A copy of these policies can be found on our website through your homeowner login.  For those of you who are unfamiliar with the Act, the purpose of the this is to provide a forum to help work out disputes between Associations and their unit owners and to educate owners and Board members on how to deal with these issues.

Owners cannot apply to the ombudsperson’s office for assistance with their disputes until after they sought, and failed to achieve, resolution through their associations’ complaint policy and procedures.

Beginning July 1, 2019, qualifying unit owners may make complaints to the Ombudsperson for assistance in resolving a dispute between a unit owner and the Association that involves a violation of the Condominium Property Act or the Common Interest Community Association Act. Notably, the Ombudsperson may not accept requests for resolutions of disputes with community association managers, owner to owner issues, or of disputes for which there is a pending complaint in any court or administrative tribunal.

In order for a unit owner to make a complaint, they must meet various qualifications, including that they must not owe any outstanding funds to the Association (unless those funds are central to the dispute), the dispute must have occurred within the past two calendar years, the owner must have followed the complaint procedure within their own Association, and the owner received a final adverse decision within their own Association.

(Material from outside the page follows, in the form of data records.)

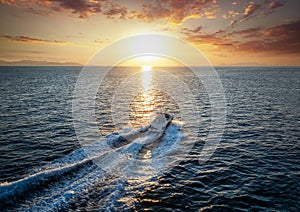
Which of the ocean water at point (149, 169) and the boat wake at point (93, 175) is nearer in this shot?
the boat wake at point (93, 175)

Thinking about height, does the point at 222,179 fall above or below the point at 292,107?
below

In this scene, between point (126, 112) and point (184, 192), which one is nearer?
point (184, 192)

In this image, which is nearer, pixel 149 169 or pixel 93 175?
pixel 93 175

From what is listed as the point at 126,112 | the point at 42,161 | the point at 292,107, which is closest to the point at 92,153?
the point at 42,161

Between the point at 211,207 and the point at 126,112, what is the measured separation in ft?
99.9

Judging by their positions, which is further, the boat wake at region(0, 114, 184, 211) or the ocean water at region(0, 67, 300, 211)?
the ocean water at region(0, 67, 300, 211)

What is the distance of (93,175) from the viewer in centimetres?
1670

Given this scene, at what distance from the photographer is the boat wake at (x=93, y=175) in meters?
13.4

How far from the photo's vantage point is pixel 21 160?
20.1 m

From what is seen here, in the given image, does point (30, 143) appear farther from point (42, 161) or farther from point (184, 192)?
point (184, 192)

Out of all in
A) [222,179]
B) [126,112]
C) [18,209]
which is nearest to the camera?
[18,209]

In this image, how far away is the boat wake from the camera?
1340 cm

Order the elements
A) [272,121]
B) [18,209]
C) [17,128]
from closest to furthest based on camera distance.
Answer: [18,209]
[17,128]
[272,121]

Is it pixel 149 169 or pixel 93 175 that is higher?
pixel 93 175
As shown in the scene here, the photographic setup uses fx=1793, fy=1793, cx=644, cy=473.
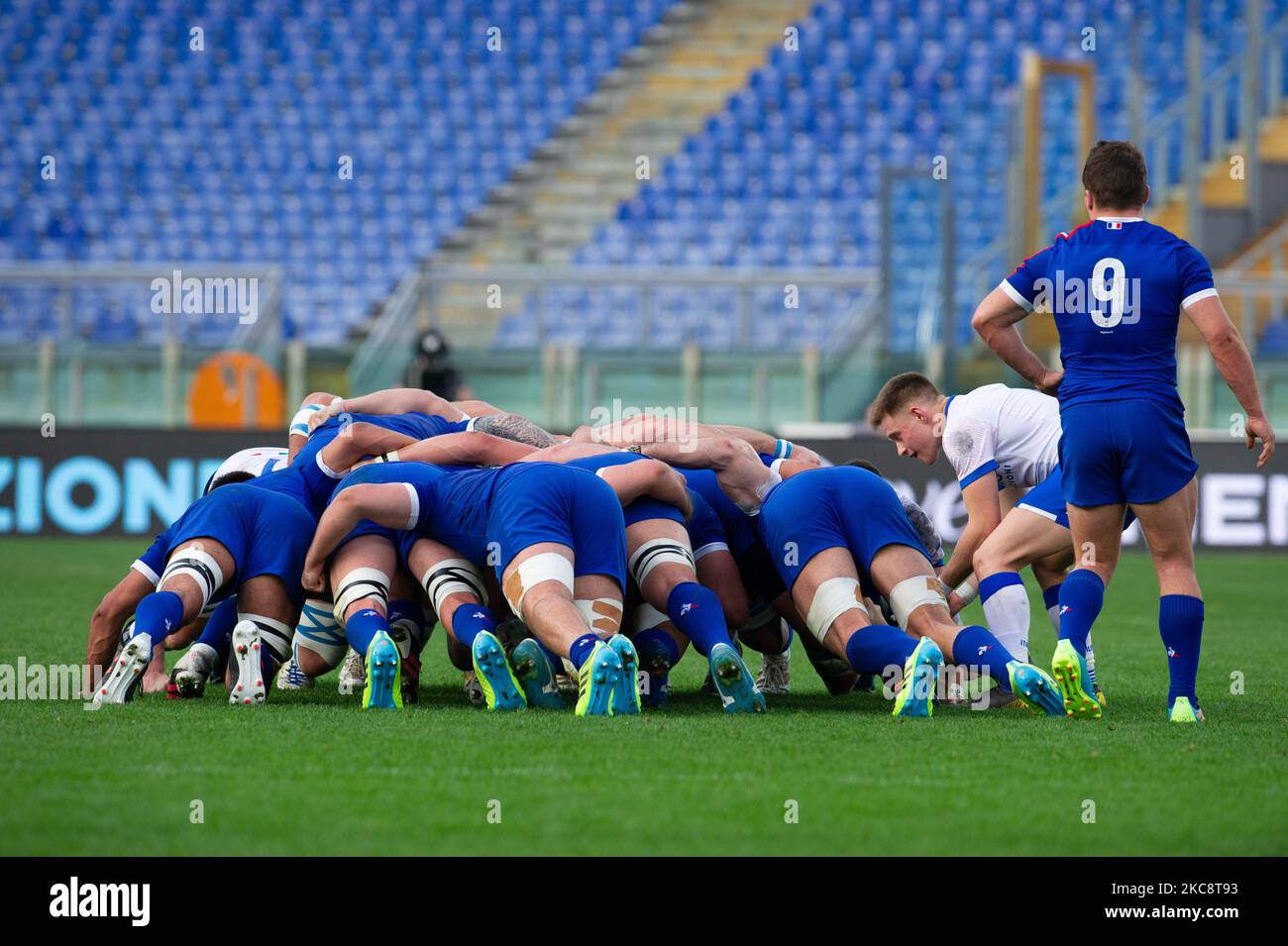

The requirements of what must accompany the complaint are also outlined.

We will keep everyone updated as this and other Condo Laws change over time.

What is an Ombudsperson and what do they do?

A new word in the vocabulary of every Property Manager is Ombud and now it will be in yours too as part of your Condominium Association.  For those of you who are not familiar with the term or what they do, please allow Advantage Management to put you in the know! 

An ombudsman, ombudsperson, ombud, or public advocate is an official who is charged with representing the interests of the public by investigating and addressing complaints of maladministration or a violation of rights.

In relation to how an Ombudsperson will affect you and your Association, there are some simple things that might clarify the situation:

An Ombudsperson does – Educate unit owners and Association and their respective Boards.

But does not – Provide Legal advice or advocacy services.

An Ombudsperson does – Publish information useful to owners, Associations and their respective Boards.

But does not – Enforce any laws or regulations, including the regulation or registration of; Professions, Associations, Companies, or People.

An Ombudsperson does – Respond to relevant inquiries by providing educational materials and directing citizens to relevant resources.

But does not – Hear, Mediate or Resolve; issues between unit owners and Associations, complaints of nations, or complaints against community association managers.